When you make an investment, the way you make money is to pay the lowest price compared to its value, so the closer you pay to the true value the less of a return you'll be getting all else being equal. Let's take a look at this from Teck's point of view (i.e. the buyer). Perhaps there's little doubt in saying that SC is a solid asset, otherwise most of us wouldn't be here let alone STILL be here years later. The juniors in general are hit very hard and many are near their 52week lows, both good and bad stocks. Insiders hold a large portion which makes it very difficult, if not almost impossible to get a share premium or take advantage of these lows. However, other companies may be able to be taken over at these low levels - and therefore the buyer/investor is getting in at firesale prices. That leaves more room for return for them. Perhaps because we want something closer to full value, it's actually a less attractive investment for them.
You have two investments you could make.
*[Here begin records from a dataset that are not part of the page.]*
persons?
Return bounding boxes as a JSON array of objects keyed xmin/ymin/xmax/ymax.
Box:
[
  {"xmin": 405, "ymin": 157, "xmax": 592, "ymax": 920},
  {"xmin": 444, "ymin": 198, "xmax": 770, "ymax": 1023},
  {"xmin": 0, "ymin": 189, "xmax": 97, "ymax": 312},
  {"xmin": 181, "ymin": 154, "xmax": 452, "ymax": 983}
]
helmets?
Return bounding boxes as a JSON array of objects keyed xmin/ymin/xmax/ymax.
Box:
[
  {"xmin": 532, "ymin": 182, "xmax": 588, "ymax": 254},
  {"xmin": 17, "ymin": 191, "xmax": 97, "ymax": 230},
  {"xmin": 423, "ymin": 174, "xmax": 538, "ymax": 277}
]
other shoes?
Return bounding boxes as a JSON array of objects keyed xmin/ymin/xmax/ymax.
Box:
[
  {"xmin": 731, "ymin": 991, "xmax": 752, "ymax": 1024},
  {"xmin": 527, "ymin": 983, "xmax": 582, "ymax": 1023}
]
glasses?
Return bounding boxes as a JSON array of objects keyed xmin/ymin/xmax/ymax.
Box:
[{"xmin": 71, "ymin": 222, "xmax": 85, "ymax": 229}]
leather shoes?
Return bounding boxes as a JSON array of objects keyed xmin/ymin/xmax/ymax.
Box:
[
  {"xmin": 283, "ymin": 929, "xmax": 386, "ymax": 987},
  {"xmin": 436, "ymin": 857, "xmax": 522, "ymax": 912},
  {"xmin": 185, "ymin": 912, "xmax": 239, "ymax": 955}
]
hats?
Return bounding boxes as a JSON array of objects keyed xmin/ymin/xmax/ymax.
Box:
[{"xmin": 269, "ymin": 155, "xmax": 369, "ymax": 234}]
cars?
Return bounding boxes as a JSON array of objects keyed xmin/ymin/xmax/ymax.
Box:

Both are generally the same level of risk. One asset is worth 2B and the other is worth less, say 1.5B. You'd likely want to be part of the first one, but if you have to pay say 1.5B to get in on the first one (Closer to fair value but leaving them some upside/wiggle room) and the other one you can get in at 0.5B...it's tough to say that the first investment is better or more likely to be bought. Perhaps we're in this sort of a situation. Where because of us having the ability to ask for more, we won't get more because our buyers other opportunities can actually be bought at a discount where as ours can't. If we were doing this in 2011, where other companies were at their highs - we wouldn't have this problem, but it's very well possible that we do have this problem now. I know there's plenty of companies I'd want out there at these prices and are likely takeover candidates - not because they're strong companies, but because they have strong assets with weak cash and can be taken over with simple premiums.
Add into the fact that it's difficult to even put a value on CUU and we can see why we might not be bought out. Backed in for sure, but to get an actual sale or liquidity event? Why buy something at full price when there are others at major discounts?
Obligatory: Not a basher, just throwing out an idea. A sale isn't as sure fire as we make it out to be given opportunity cost. Opinions?